Summary

Isolamento, coltura e induzione adipogenica di preadipociti derivati dalla frazione vascolare stromale dal tessuto adiposo periaortico di topo

Published: July 21, 2023
doi:

Summary

Qui, descriviamo l’isolamento, la coltura e l’induzione adipogenica di preadipociti derivati dalla frazione vascolare stromale dal tessuto adiposo periaortico di topo, consentendo lo studio della funzione del tessuto adiposo perivascolare e della sua relazione con le cellule vascolari.

Abstract

Il tessuto adiposo perivascolare (PVAT) è un deposito di tessuto adiposo che circonda i vasi sanguigni e presenta i fenotipi di adipociti bianchi, beige e marroni. Recenti scoperte hanno messo in luce il ruolo centrale del PVAT nella regolazione dell’omeostasi vascolare e nella partecipazione alla patogenesi delle malattie cardiovascolari. Una comprensione completa delle proprietà e della regolazione del PVAT è di grande importanza per lo sviluppo di future terapie. Le colture primarie di adipociti periaortici sono preziose per studiare la funzione PVAT e il crosstalk tra adipociti periaortici e cellule vascolari. Questo articolo presenta un protocollo economico e fattibile per l’isolamento, la coltura e l’induzione adipogenica di preadipociti derivati dalla frazione vascolare stromale dal tessuto adiposo periaortico di topo, che può essere utile per modellare l’adipogenesi o la lipogenesi in vitro. Il protocollo delinea l’elaborazione dei tessuti e la differenziazione cellulare per la coltura di adipociti periaortici da topi giovani.
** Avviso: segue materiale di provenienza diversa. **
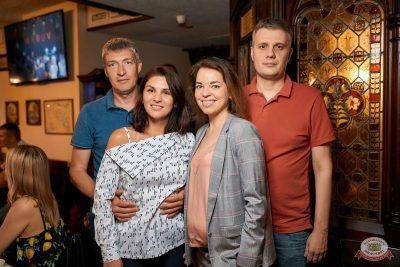 MARUV, 21 июля 2019 - Ресторан «Максимилианс» Новосибирск - 59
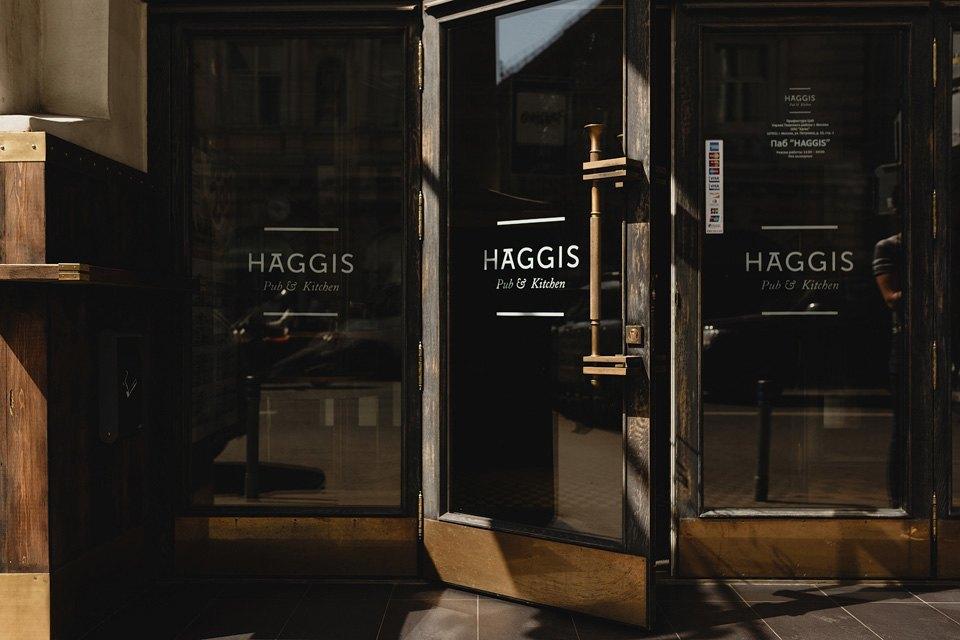 Кафе ипаб Haggis. Изображение № 2.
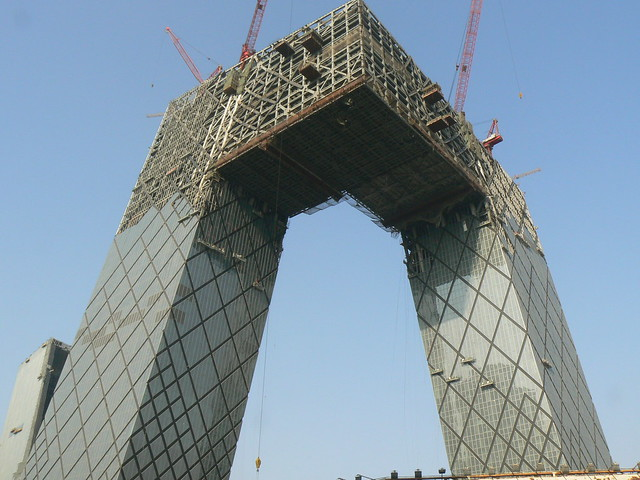 CCTV Headquarters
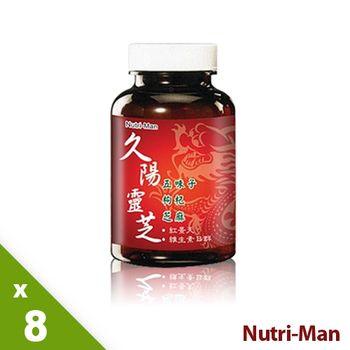 【久陽端陽】Nutri-Man 起陽籽靈芝勇健強身組 8入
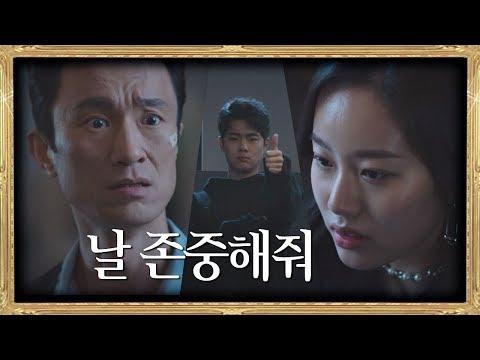 [사이다] 김병철(Kim Byung-chul)에 팩폭↗날리는 세리 (누님 엄지척b) SKY 캐슬(skycastle) 15회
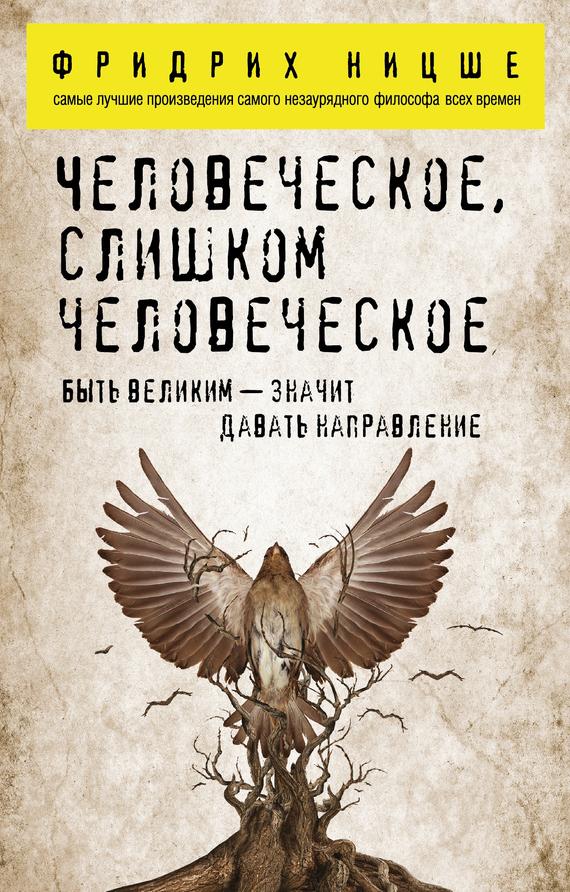 Фридрих Вильгельм Ницше Человеческое, слишком человеческое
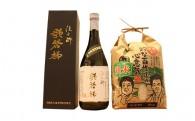 北塩原村限定の純米吟醸酒「歌磐梯」とお米のセット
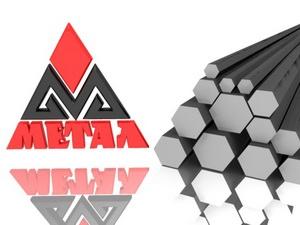 ПП Метал пропонує шестигранник від 17 до 46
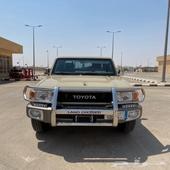 شاص سعودي 2019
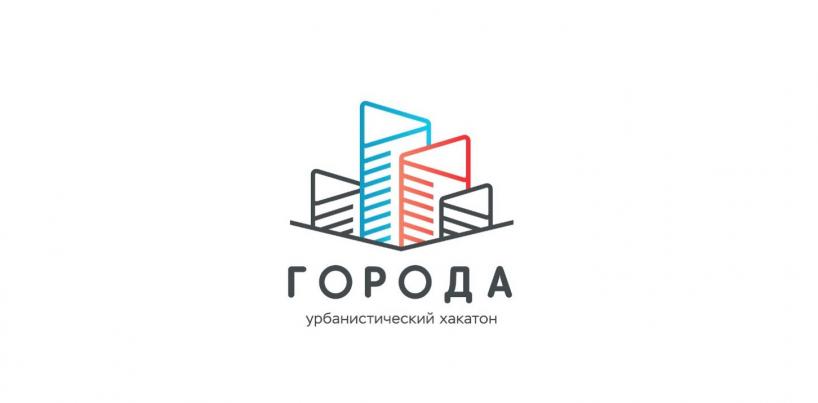 Победителя Всероссийского урбанистического хакатона определят в Красногорске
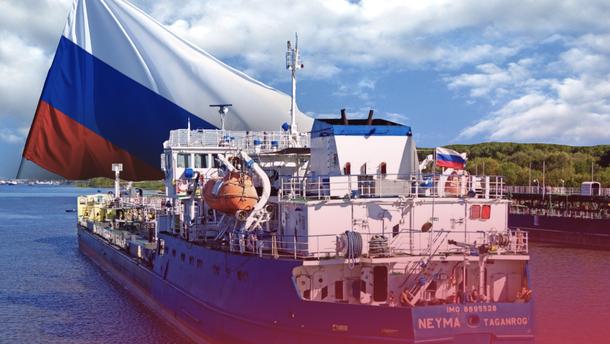 Задержанный танкер NEYMA – что случилось и последние новости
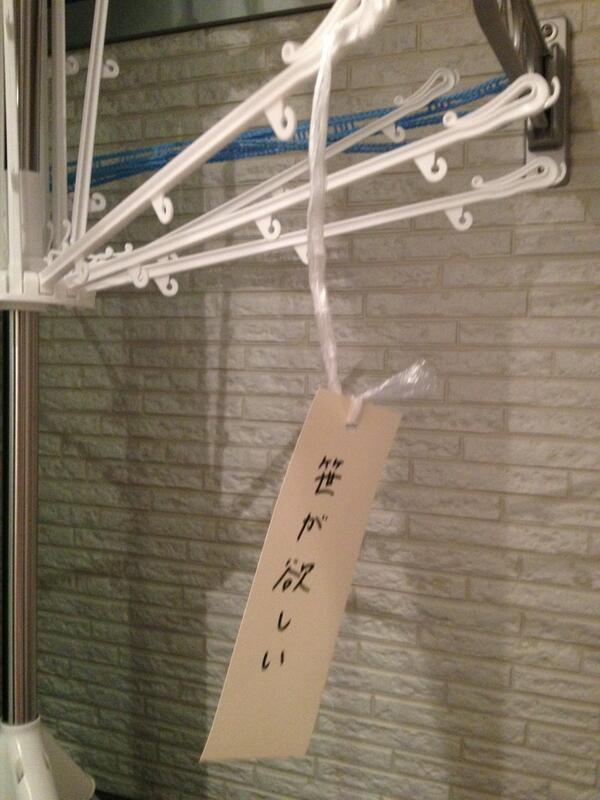 欲しい! 自宅に飾ったおもしろい短冊の願い事(笑)syame_0094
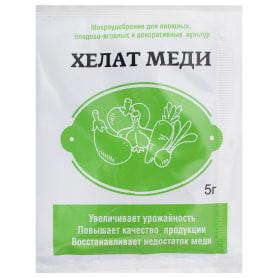 Удобрение Хелат меди 0.005 кг
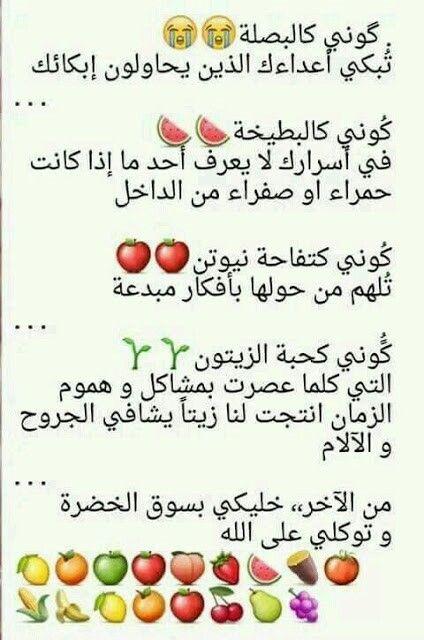 Pin By Amona Mona On مزاح Some Funny Jokes Funny Comments Arabic Funny
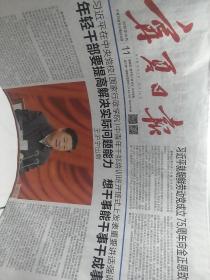 宁夏日报2020-10-11【四版全】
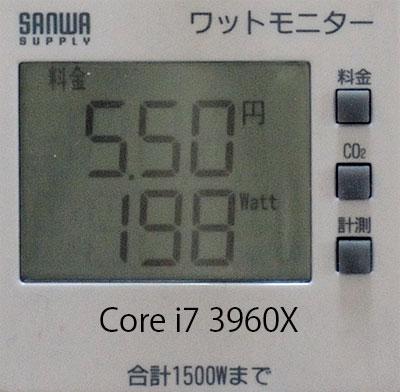 Core i7 消費電力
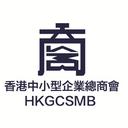 HKGCSMB logo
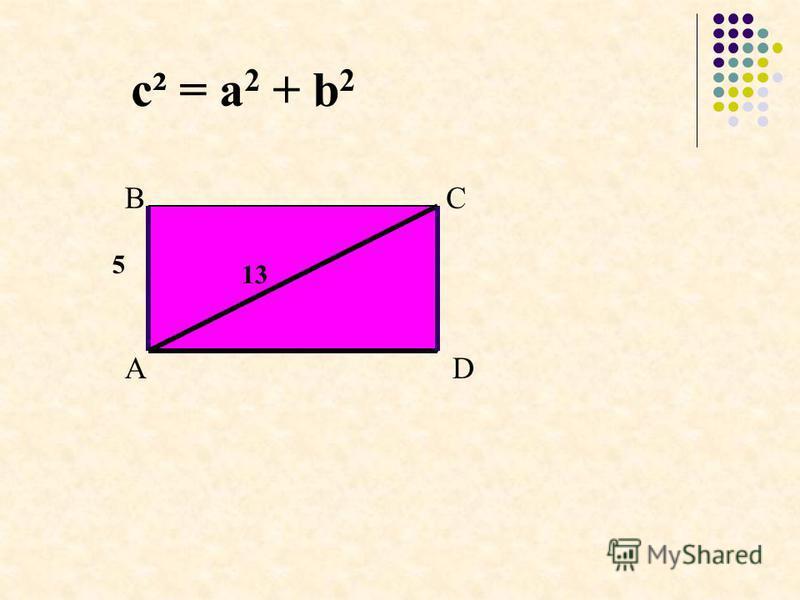 с² = а 2 + b 2 A CB D 5 13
Questo protocollo fornirà la pietra angolare tecnologica a bordo banco per lo studio della funzione PVAT.

Introduction

Si ritiene che il tessuto adiposo perivascolare (PVAT), una struttura perivascolare composta da una miscela di adipociti maturi e una frazione vascolare stromale (SVF), interagisca con la parete del vaso adiacente tramite il suo secretomaparacrino 1. Come regolatore critico dell’omeostasi vascolare, la disfunzione PVAT è implicata nella patogenesi delle malattie cardiovascolari 2,3,4. La SVF del tessuto adipocitario è costituita da diverse popolazioni cellulari previste, tra cui cellule endoteliali, cellule immunitarie, cellule del mesotelio, cellule neuronali e cellule staminali e progenitrici adipose (ASPC)5,6. E’ noto che le ASPC che risiedono nella SVF del tessuto adiposo possono dare origine ad adipociti maturi5. Si ritiene che la SVF sia una fonte critica di adipociti maturi nel PVAT. Diversi studi hanno dimostrato che PVAT-SVF può differenziarsi in adipociti maturi in specifiche condizionidi induzione 6,7,8.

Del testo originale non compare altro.